Copy out all of the material, matching it word for word.

— start INFORMATION SHOWN —

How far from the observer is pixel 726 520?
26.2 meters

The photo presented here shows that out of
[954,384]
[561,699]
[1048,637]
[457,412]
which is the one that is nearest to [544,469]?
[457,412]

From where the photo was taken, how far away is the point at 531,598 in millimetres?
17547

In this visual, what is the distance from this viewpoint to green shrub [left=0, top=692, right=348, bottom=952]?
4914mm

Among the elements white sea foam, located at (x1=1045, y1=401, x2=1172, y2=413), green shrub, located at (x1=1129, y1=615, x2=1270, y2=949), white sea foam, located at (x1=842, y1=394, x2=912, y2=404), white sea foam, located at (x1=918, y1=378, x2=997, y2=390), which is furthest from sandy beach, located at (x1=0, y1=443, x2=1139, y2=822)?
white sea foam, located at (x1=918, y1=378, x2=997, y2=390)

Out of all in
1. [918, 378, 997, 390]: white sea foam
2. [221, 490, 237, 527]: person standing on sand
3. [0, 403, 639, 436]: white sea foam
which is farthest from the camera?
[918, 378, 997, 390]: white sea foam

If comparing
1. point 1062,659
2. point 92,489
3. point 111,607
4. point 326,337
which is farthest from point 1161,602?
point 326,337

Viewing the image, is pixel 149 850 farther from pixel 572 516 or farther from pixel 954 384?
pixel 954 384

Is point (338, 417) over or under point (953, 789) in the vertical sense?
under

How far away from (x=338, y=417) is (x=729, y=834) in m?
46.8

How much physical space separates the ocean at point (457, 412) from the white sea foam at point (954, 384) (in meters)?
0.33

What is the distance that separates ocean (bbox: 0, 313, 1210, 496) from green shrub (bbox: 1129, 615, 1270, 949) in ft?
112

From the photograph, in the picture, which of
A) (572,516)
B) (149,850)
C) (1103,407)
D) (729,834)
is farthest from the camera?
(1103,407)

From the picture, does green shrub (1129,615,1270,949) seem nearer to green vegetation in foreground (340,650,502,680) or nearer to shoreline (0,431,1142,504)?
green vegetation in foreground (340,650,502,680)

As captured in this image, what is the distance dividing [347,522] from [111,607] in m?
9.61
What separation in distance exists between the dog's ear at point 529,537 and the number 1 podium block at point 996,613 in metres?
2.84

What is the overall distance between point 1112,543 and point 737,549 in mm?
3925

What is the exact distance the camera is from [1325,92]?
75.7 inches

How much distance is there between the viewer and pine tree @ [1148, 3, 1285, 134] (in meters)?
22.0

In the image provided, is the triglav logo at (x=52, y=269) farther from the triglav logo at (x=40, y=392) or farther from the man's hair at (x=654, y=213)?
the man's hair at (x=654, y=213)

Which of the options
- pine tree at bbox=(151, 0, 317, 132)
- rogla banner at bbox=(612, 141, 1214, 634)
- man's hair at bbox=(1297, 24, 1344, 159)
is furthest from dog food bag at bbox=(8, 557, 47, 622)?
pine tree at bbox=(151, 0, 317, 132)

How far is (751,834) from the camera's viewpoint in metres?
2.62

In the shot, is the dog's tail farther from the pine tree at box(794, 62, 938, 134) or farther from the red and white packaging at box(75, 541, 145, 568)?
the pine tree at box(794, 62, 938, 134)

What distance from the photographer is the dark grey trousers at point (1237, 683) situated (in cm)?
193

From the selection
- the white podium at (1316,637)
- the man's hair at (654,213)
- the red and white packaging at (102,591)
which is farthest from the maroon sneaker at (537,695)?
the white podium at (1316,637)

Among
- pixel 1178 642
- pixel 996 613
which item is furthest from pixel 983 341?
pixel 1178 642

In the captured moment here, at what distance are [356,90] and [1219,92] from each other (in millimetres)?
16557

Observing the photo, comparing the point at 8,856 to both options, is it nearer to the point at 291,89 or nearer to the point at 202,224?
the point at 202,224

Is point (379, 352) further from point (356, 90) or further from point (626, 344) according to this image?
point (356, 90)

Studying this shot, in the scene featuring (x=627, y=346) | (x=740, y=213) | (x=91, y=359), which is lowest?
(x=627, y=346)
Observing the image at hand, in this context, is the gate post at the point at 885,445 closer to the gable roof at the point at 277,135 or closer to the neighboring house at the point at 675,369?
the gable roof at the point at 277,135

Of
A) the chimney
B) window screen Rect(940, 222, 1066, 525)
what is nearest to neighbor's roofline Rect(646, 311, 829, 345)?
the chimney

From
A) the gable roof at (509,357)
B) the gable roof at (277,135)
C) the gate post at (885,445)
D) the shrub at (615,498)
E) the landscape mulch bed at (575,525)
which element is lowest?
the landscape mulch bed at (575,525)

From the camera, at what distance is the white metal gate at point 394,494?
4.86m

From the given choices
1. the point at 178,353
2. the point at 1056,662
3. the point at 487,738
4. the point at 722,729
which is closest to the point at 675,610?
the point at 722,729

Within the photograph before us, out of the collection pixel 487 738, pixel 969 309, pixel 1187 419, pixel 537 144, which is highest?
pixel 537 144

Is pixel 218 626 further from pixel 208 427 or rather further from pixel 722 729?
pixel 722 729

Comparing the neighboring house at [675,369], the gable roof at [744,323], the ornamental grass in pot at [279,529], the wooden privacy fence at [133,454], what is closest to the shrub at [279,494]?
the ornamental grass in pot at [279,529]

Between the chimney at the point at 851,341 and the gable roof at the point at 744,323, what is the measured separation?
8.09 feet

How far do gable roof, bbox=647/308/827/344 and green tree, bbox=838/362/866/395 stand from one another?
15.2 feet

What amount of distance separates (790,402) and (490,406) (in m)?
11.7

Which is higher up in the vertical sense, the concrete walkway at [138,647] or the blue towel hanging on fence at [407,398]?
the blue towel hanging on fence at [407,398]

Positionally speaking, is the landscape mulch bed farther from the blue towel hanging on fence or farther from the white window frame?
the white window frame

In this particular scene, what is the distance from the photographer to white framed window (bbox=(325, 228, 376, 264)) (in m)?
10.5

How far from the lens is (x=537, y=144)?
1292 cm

— end INFORMATION SHOWN —

**IN RESPONSE:**
How far from the observer is pixel 726 520?
26.2 meters

The photo presented here shows that out of
[954,384]
[561,699]
[1048,637]
[457,412]
which is the one that is nearest to [544,469]?
[457,412]

From where the photo was taken, how far away is the point at 531,598 in millimetres?
17547

In this visual, what is the distance from this viewpoint to green shrub [left=0, top=692, right=348, bottom=952]?
4914mm

Among the elements white sea foam, located at (x1=1045, y1=401, x2=1172, y2=413), green shrub, located at (x1=1129, y1=615, x2=1270, y2=949), white sea foam, located at (x1=842, y1=394, x2=912, y2=404), white sea foam, located at (x1=918, y1=378, x2=997, y2=390), which is furthest from sandy beach, located at (x1=0, y1=443, x2=1139, y2=822)?
white sea foam, located at (x1=918, y1=378, x2=997, y2=390)

Out of all in
1. [918, 378, 997, 390]: white sea foam
2. [221, 490, 237, 527]: person standing on sand
3. [0, 403, 639, 436]: white sea foam
which is farthest from the camera?
[918, 378, 997, 390]: white sea foam

If comparing
1. point 1062,659
2. point 92,489
3. point 111,607
4. point 326,337
which is farthest from point 1161,602?
point 326,337

Viewing the image, is pixel 149 850 farther from pixel 572 516 or farther from pixel 954 384?
pixel 954 384

Is point (338, 417) over or under point (953, 789) in the vertical sense?
under

How far away from (x=338, y=417) is (x=729, y=834) in m?
46.8

How much physical space separates the ocean at point (457, 412) from the white sea foam at point (954, 384) (in meters)?
0.33

What is the distance that separates ocean (bbox: 0, 313, 1210, 496) from green shrub (bbox: 1129, 615, 1270, 949) in ft?
112

From the photograph, in the picture, which of
A) (572,516)
B) (149,850)
C) (1103,407)
D) (729,834)
is farthest from the camera?
(1103,407)

From the picture, does green shrub (1129,615,1270,949) seem nearer to green vegetation in foreground (340,650,502,680) or nearer to shoreline (0,431,1142,504)?
green vegetation in foreground (340,650,502,680)

As captured in this image, what is the distance dividing [347,522] from [111,607] in m?
9.61
What separation in distance exists between the dog's ear at point 529,537 and the number 1 podium block at point 996,613 in metres?
2.84

What is the overall distance between point 1112,543 and point 737,549 in mm?
3925

What is the exact distance the camera is from [1325,92]?
75.7 inches

How much distance is there between the viewer and pine tree @ [1148, 3, 1285, 134] (in meters)?
22.0

In the image provided, is the triglav logo at (x=52, y=269) farther from the triglav logo at (x=40, y=392) or farther from the man's hair at (x=654, y=213)?
the man's hair at (x=654, y=213)

Which of the options
- pine tree at bbox=(151, 0, 317, 132)
- rogla banner at bbox=(612, 141, 1214, 634)
- man's hair at bbox=(1297, 24, 1344, 159)
is furthest from dog food bag at bbox=(8, 557, 47, 622)?
pine tree at bbox=(151, 0, 317, 132)

How far is (751,834) from the camera's viewpoint in metres?
2.62

In the shot, is the dog's tail farther from the pine tree at box(794, 62, 938, 134) or farther from the red and white packaging at box(75, 541, 145, 568)?
the pine tree at box(794, 62, 938, 134)

What distance from the photographer is the dark grey trousers at point (1237, 683) situated (in cm)?
193

From the selection
- the white podium at (1316,637)
- the man's hair at (654,213)
- the red and white packaging at (102,591)
which is farthest from the maroon sneaker at (537,695)?
the white podium at (1316,637)

Among
- pixel 1178 642
- pixel 996 613
which item is furthest from pixel 983 341?
pixel 1178 642

In the captured moment here, at what distance are [356,90] and [1219,92] from each other (in millimetres)?
16557

Observing the photo, comparing the point at 8,856 to both options, is it nearer to the point at 291,89 or nearer to the point at 202,224?
the point at 202,224

Is point (379, 352) further from point (356, 90) or further from point (626, 344) according to this image?
point (356, 90)

Studying this shot, in the scene featuring (x=627, y=346) | (x=740, y=213) | (x=91, y=359), which is lowest?
(x=627, y=346)
Observing the image at hand, in this context, is the gate post at the point at 885,445 closer to the gable roof at the point at 277,135 or closer to the neighboring house at the point at 675,369?
the gable roof at the point at 277,135

Of
A) the chimney
B) window screen Rect(940, 222, 1066, 525)
what is nearest to neighbor's roofline Rect(646, 311, 829, 345)?
the chimney

From
A) the gable roof at (509,357)
B) the gable roof at (277,135)
C) the gate post at (885,445)
D) the shrub at (615,498)
E) the landscape mulch bed at (575,525)
which element is lowest?
the landscape mulch bed at (575,525)

From the camera, at what distance is the white metal gate at point 394,494?
4.86m

From the given choices
1. the point at 178,353
2. the point at 1056,662
3. the point at 487,738
4. the point at 722,729
which is closest to the point at 675,610?
the point at 722,729

Within the photograph before us, out of the collection pixel 487 738, pixel 969 309, pixel 1187 419, pixel 537 144, which is highest?
pixel 537 144

Is pixel 218 626 further from pixel 208 427 or rather further from pixel 722 729?
pixel 722 729

Comparing the neighboring house at [675,369], the gable roof at [744,323], the ornamental grass in pot at [279,529], the wooden privacy fence at [133,454], what is closest to the shrub at [279,494]?
the ornamental grass in pot at [279,529]

Between the chimney at the point at 851,341 and the gable roof at the point at 744,323, what is the measured separation?
8.09 feet

How far do gable roof, bbox=647/308/827/344 and green tree, bbox=838/362/866/395 stand from one another?
15.2 feet

What amount of distance separates (790,402) and (490,406) (in m)?
11.7

Which is higher up in the vertical sense, the concrete walkway at [138,647] or the blue towel hanging on fence at [407,398]?
the blue towel hanging on fence at [407,398]

Positionally speaking, is the landscape mulch bed farther from the blue towel hanging on fence or farther from the white window frame?
the white window frame

In this particular scene, what is the distance from the photographer to white framed window (bbox=(325, 228, 376, 264)) (in m)?
10.5

How far from the lens is (x=537, y=144)?
1292 cm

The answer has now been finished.